Des tensions avec Israël et le Congrès
La perspective d’une reprise des livraisons de F-35 à la Turquie suscite de vives critiques, notamment de la part d’Israël. Le Premier ministre israélien, Benyamin Nétanyahou, a exhorté les États-Unis à ne pas céder sur ce dossier. Il a averti que la vente de ces appareils à Ankara « perturberait l’équilibre des forces au Moyen-Orient, qui est garanti en dernier ressort par la supériorité aérienne d’Israël et aussi, je pense, par la posture américaine dans la région ». Les relations entre la Turquie et Israël se sont fortement dégradées ces dernières années, en particulier en raison de la guerre menée par Israël à Gaza et de son intervention militaire au Liban.
Au sein du Congrès américain, des voix s’élèvent également contre ce revirement. Plusieurs parlementaires, notamment au sein de la majorité républicaine, estiment que le retour d’Ankara dans le programme F-35 représenterait un risque pour la sécurité nationale. Ils pourraient tenter de bloquer la vente par le biais de nouvelles restrictions législatives.
Erdogan espère une « décision favorable »
De son côté, le président Erdogan s’est dit confiant et a évoqué l’espoir d’une « décision favorable » concernant les F-35. Il a rappelé que la Turquie s’était vu promettre la livraison de cinq appareils avant d’être exclue du programme. Sa rencontre avec M. Trump, qualifiée de chaleureuse par les observateurs, s’inscrit dans la volonté du dirigeant turc de renforcer ses liens avec l’administration américaine.
Ce changement de politique intervient alors que les États-Unis cherchent à resserrer les rangs au sein de l’OTAN, alors que l’Alliance est confrontée à des défis multiples, notamment la guerre en Ukraine et les tensions au Moyen-Orient. La décision de M. Trump, bien que saluée par Ankara, pourrait compliquer les relations avec d’autres alliés, en particulier ceux qui s’opposent à un réchauffement des liens avec la Turquie tant que celle-ci conserve les systèmes russes.
Un précédent créé par Trump lui-même
Paradoxalement, c’est Donald Trump lui-même qui avait ordonné l’exclusion de la Turquie du programme F-35 en 2019. À l’époque, il avait justifié cette mesure par la nécessité de protéger les technologies sensibles de l’appareil.
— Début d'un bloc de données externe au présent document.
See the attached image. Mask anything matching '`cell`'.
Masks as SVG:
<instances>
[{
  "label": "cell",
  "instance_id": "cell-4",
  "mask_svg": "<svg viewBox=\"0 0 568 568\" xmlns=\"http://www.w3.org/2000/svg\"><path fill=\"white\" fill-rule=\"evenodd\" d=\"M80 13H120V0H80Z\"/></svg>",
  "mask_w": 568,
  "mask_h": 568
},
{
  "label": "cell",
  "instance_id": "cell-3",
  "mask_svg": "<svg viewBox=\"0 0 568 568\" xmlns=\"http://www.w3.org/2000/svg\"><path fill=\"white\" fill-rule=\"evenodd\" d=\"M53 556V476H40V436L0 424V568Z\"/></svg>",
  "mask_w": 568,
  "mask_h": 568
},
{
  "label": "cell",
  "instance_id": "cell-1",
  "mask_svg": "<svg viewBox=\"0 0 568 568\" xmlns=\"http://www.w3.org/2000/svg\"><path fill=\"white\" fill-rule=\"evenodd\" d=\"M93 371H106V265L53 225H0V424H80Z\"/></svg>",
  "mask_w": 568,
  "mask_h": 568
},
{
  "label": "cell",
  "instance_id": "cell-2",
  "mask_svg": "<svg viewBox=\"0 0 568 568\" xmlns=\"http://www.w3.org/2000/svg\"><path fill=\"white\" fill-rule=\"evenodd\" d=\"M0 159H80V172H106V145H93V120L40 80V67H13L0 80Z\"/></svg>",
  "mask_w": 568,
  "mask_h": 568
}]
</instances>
Aujourd’hui, en proposant d’annuler cette décision, il opère un virage à 180 degrés que ses conseillers expliquent par l’admiration personnelle que le président américain voue à M. Erdogan, qu’il considère comme un dirigeant fort.
L’annonce de M. Trump pourrait avoir des implications importantes pour l’équilibre militaire régional et pour les relations transatlantiques. Alors que le sommet de l’OTAN se poursuit, les regards sont désormais tournés vers les prochaines étapes concrètes, notamment la question de la certification des S-400 et le calendrier d’éventuelles livraisons.